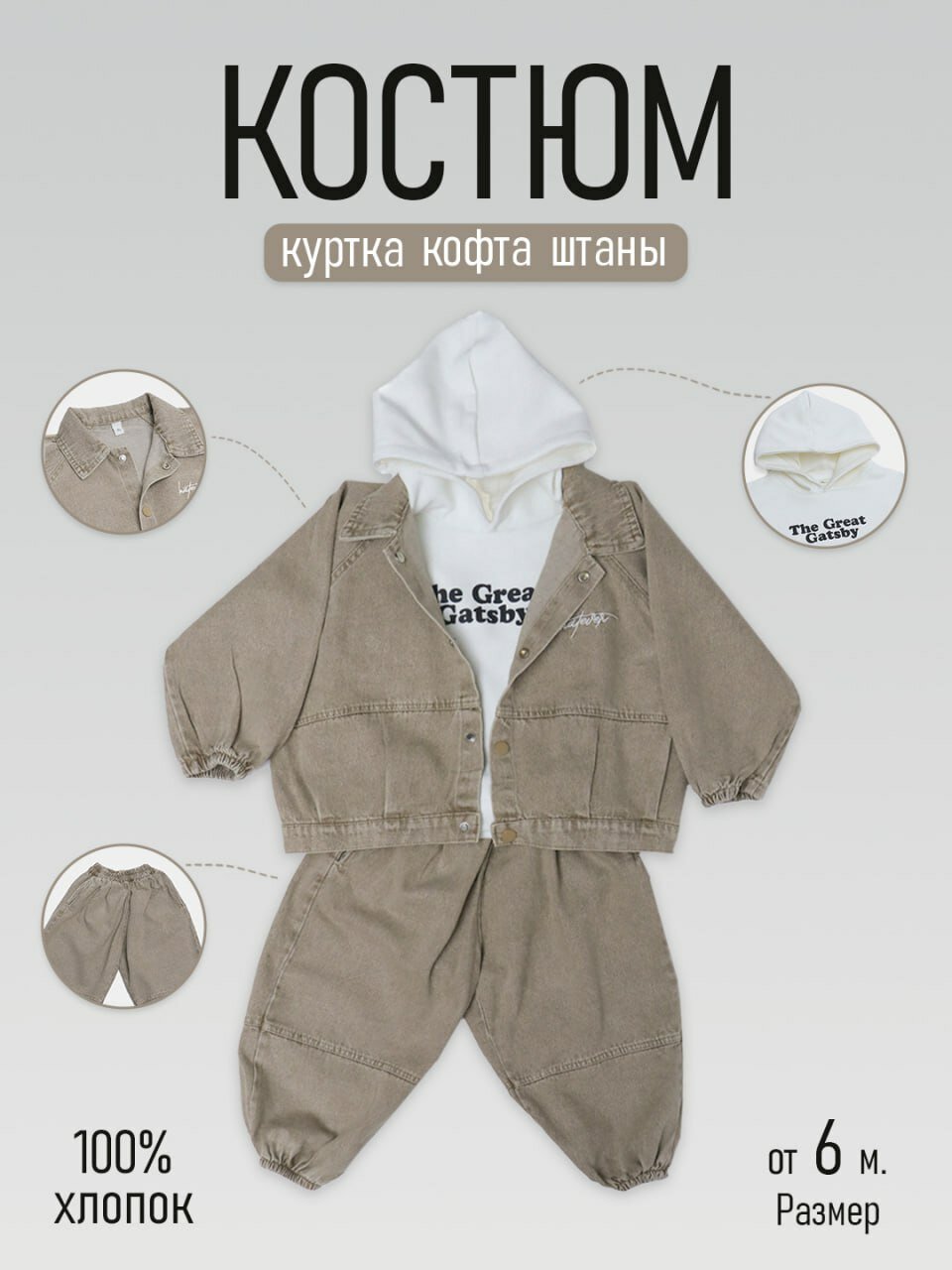 Комплект одежды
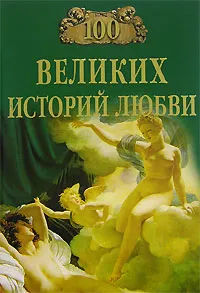 Обложка книги 100 великих историй любви, Сардарян Анна Романовна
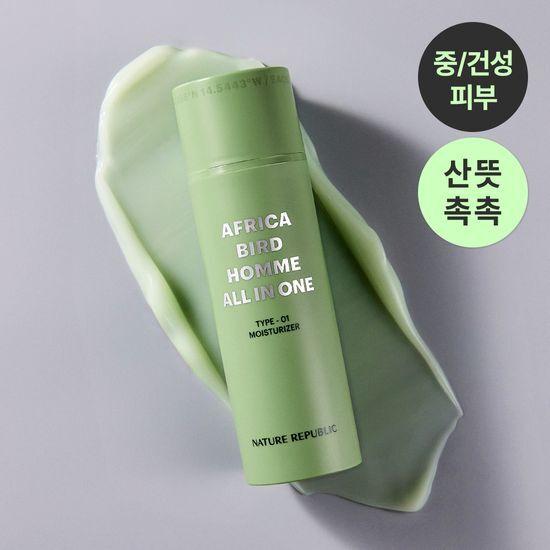 Nature Republic Africa Bird Homme All-in-One Moisturizer 150ml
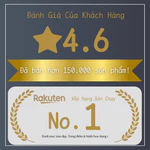 Chính hãng Nhật Bản / Amaze Plus strainia JAPAN Point Straight Brush Gửi hàng trực tiếp từ Nhật Bản Mã sản phẩm: 779 — ảnh 2
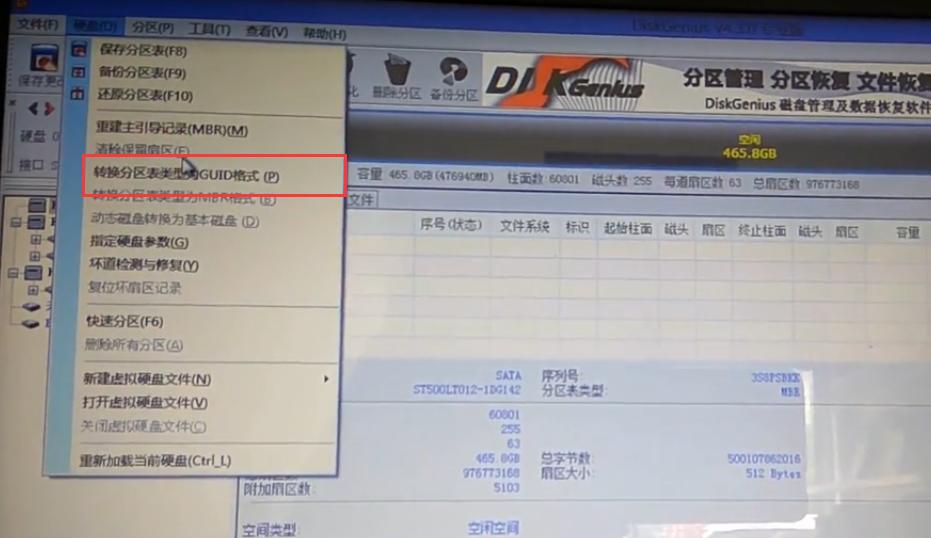 guid分区就是uefi启动吗,uefi引导gpt装win7系统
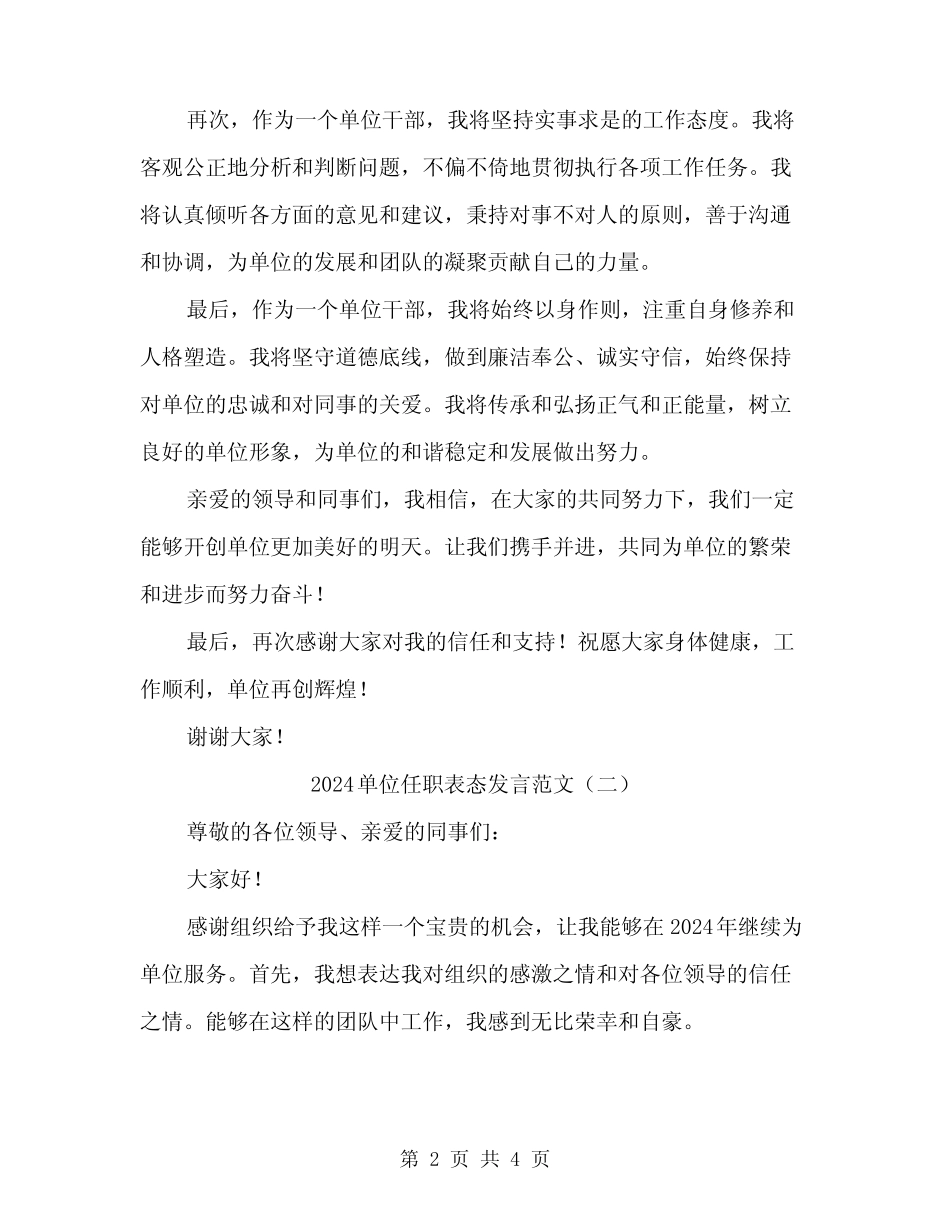2024单位任职表态发言范文(二篇) _第2页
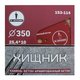 Алмазный диск Mr. ЭКОНОМИК ХИЩНИК 350 мм (153-114)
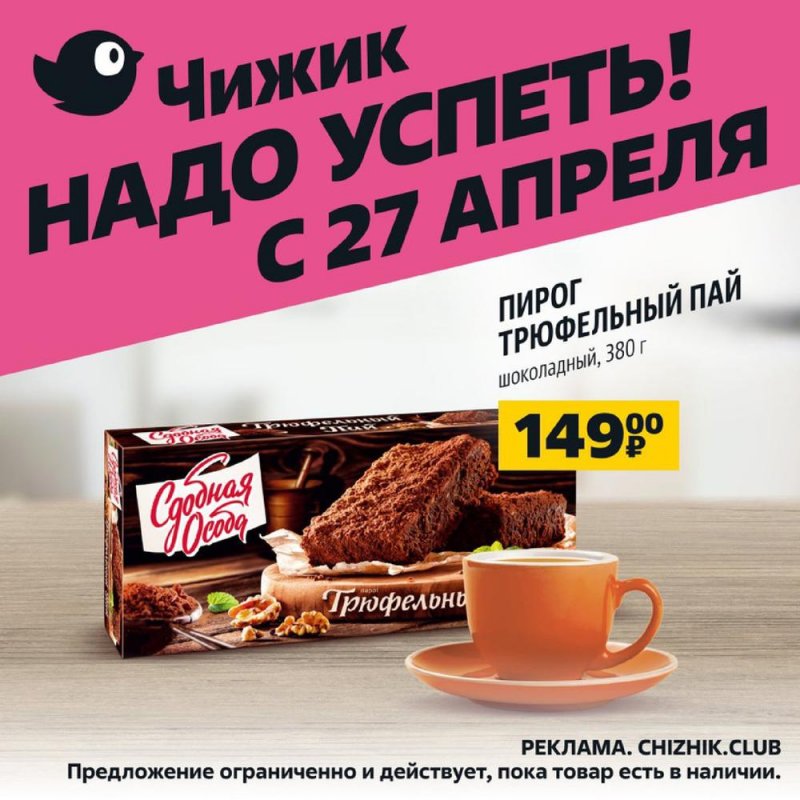 Каталог Чижик с 27 апреля по 3 мая 2023 года страница 1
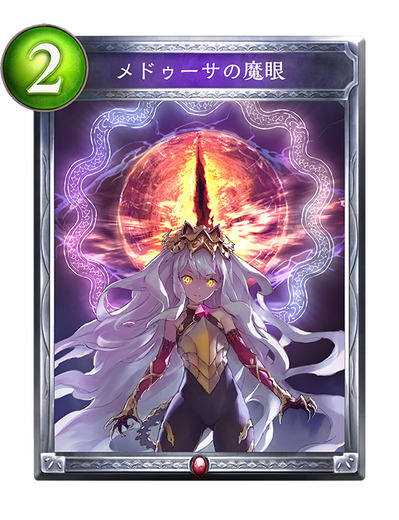 【攻略特集】『シャドウバース』現環境オススメデッキは？～ドラゴン・ネクロマンサー・ヴァンパイア・ビショップ編～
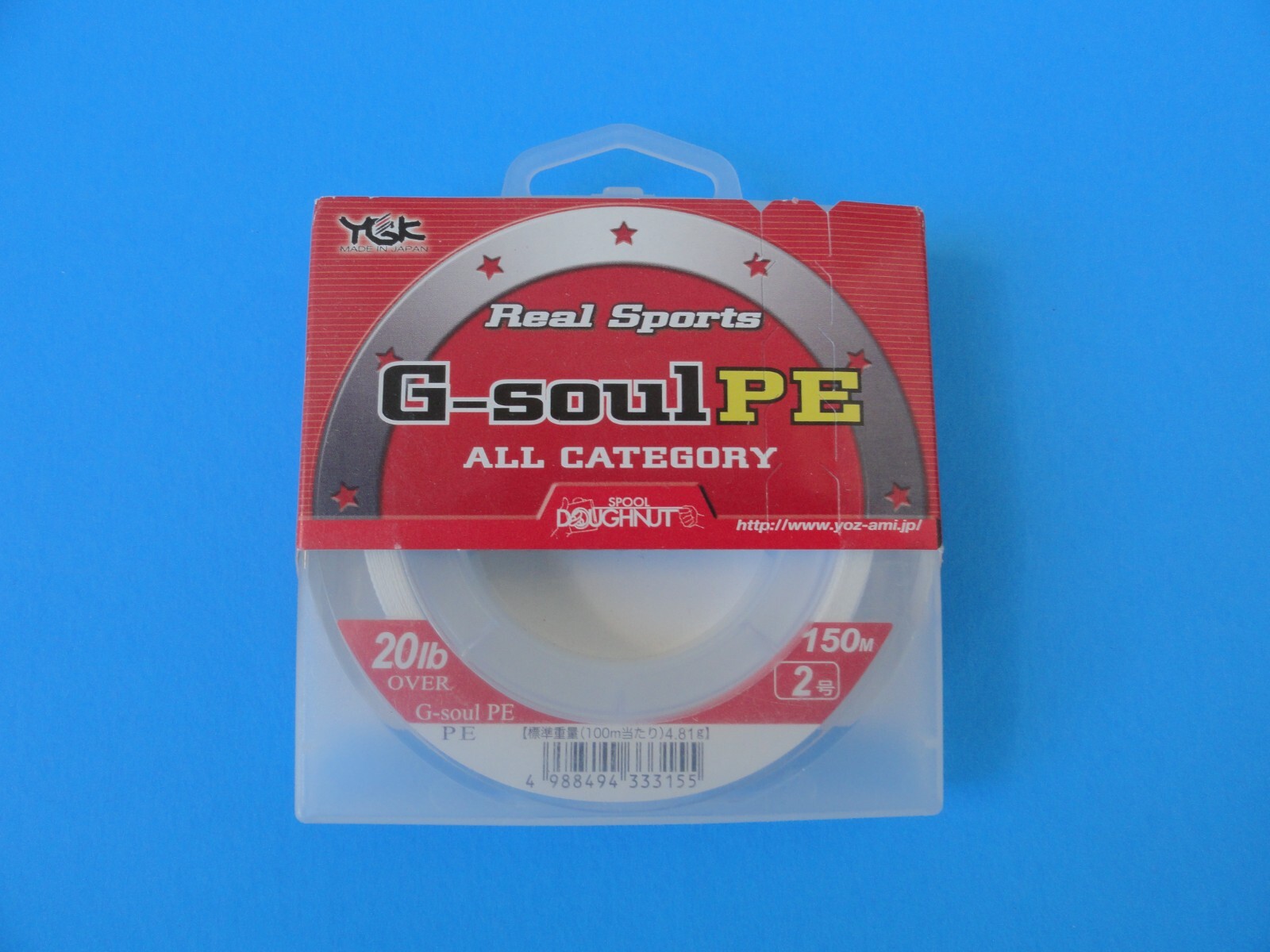 YGK G Soul PE Line #2 ~ 20lb ~ 150m Upgrade Braid Fishing Sport Strong Japan
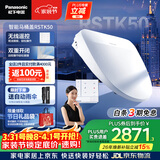 松下（Panasonic）智能便盖自动开闭盖节能导航遥控款RSTK50 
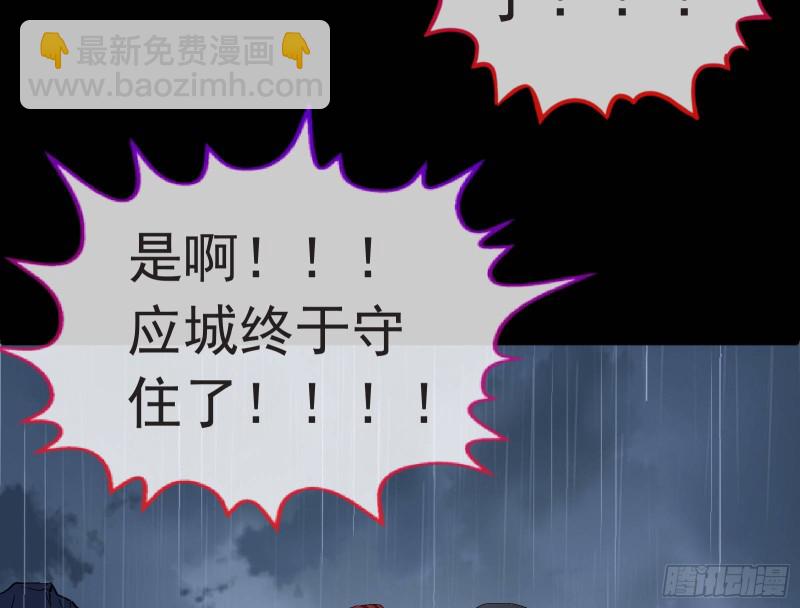雨过天晴40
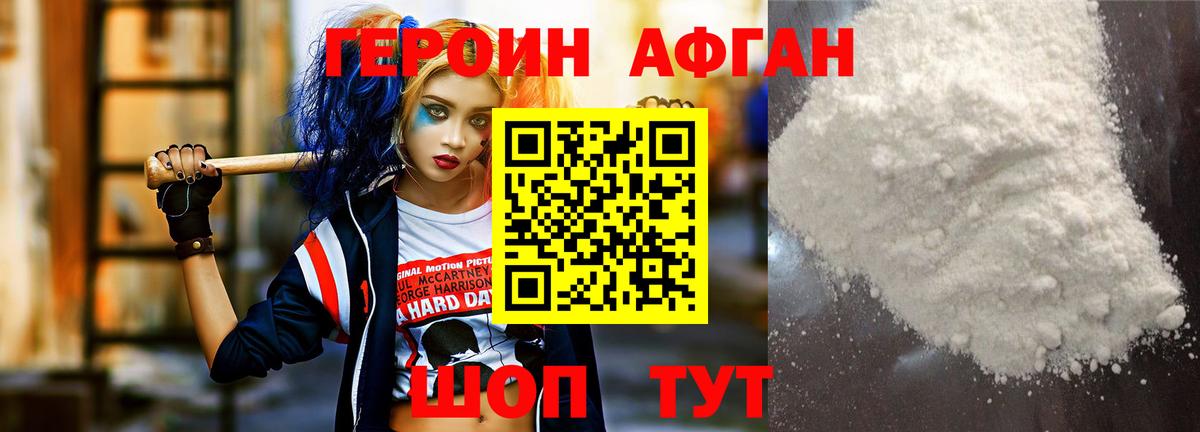 Героин гречка Канск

## Task details
Reproduce every one of the lines above character for character, leaving out the pictures.

## Response to this task
 Комплект одежды
 Обложка книги 100 великих историй любви, Сардарян Анна Романовна
 Nature Republic Africa Bird Homme All-in-One Moisturizer 150ml
 Chính hãng Nhật Bản / Amaze Plus strainia JAPAN Point Straight Brush Gửi hàng trực tiếp từ Nhật Bản Mã sản phẩm: 779 — ảnh 2
 guid分区就是uefi启动吗,uefi引导gpt装win7系统
2024单位任职表态发言范文(二篇) _第2页
 Алмазный диск Mr. ЭКОНОМИК ХИЩНИК 350 мм (153-114)
 Каталог Чижик с 27 апреля по 3 мая 2023 года страница 1
 【攻略特集】『シャドウバース』現環境オススメデッキは？～ドラゴン・ネクロマンサー・ヴァンパイア・ビショップ編～
 YGK G Soul PE Line #2 ~ 20lb ~ 150m Upgrade Braid Fishing Sport Strong Japan
 松下（Panasonic）智能便盖自动开闭盖节能导航遥控款RSTK50 
雨过天晴40
 Героин гречка Канск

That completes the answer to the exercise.